The Osmonds

5
Reviewer's rating

Like C.S. Lewis in a different context, I was “surprised by joy”.  Back in the 1970s I was clinging on to the counter-cultural pretensions of the hippy era and was still listening to Pink Floyd and the Grateful Dead.  I had no interest in what seemed to be the cheesy, cutesy pop of family acts like the Jacksons and the Osmonds.  So I was in for a culture shock when I took my seat in a packed house at the splendid Edwardian New Wimbledon Theatre.  From start to finish the music was great, and so was the movement.  The Osmonds were the prototypical boy band, combining close harmony singing with elaborate dance routines.  The actors who played Alan, Merrill, Jay, Wayne, and Donny Osmond were all superbly good at both, and the same goes for their sister, Marie, not forgetting Little Jimmy Osmond, who had a hit at the age of 9 with Long-Haired Lover from Liverpool.

As in other spheres such as tennis, the Osmonds benefited from having a stern disciplinarian for a father, who coached them from early childhood in singing together and plucked them from their Hicksville home in the Midwest to the showbiz capital of the USA, Los Angeles.  There he touted the four older boys (Donny joined later) as a novelty act and got them a one-night slot on the Andy Williams Show.  This immensely popular variety show was also broadcast over here in the 1960s (in black-and-white, of course).  The young boys formed a barber shop quartet, and so captivated American viewers that they were given a permanent slot on the show.  Last night the young Osmonds were played by real children, and they performed brilliantly.  They nearly upstaged the adults, a risk about which W.C. Fields warned.
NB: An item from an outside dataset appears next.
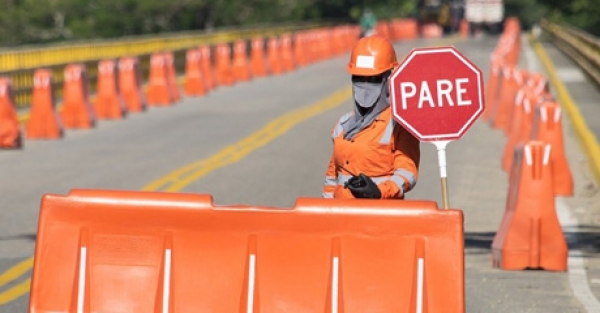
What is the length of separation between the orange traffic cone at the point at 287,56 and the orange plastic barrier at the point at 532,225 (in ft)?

The story spans the entire career of the Osmonds, including the solo successes of Donny and Marie, and the success of the brother and sister as a duo.  The success of the family in the 1970s was stupendous.  Their records outsold the Beatles.  But rock stars do not make good entrepreneurs, and they ended up losing all their money through a hubristic expansion scheme that was woefully mismanaged.  But they have never lost the love and affection of the generation that bought the records which propelled them to the top of the charts.  One of the characters in the musical is a fan in Manchester who starts sending fan mail to Jay as a 15-year-old schoolgirl.  Many of the women in the audience must have been doing the same thing.  Rarely have I seen a performance embraced with such enthusiasm.  They were singing along to those hits of yesteryear, and swaying to the familiar rhythms.

The actors and musicians gave unstintingly their best.  The show crackled with energy, and the audience showed their appreciation with the most enthusiastic standing ovation I have ever seen at Wimbledon.  The standing ovation has become a much-overused feature of the London theatre, often marking the end of a show that was not really outstanding at all.  But on this occasion, it was richly deserved.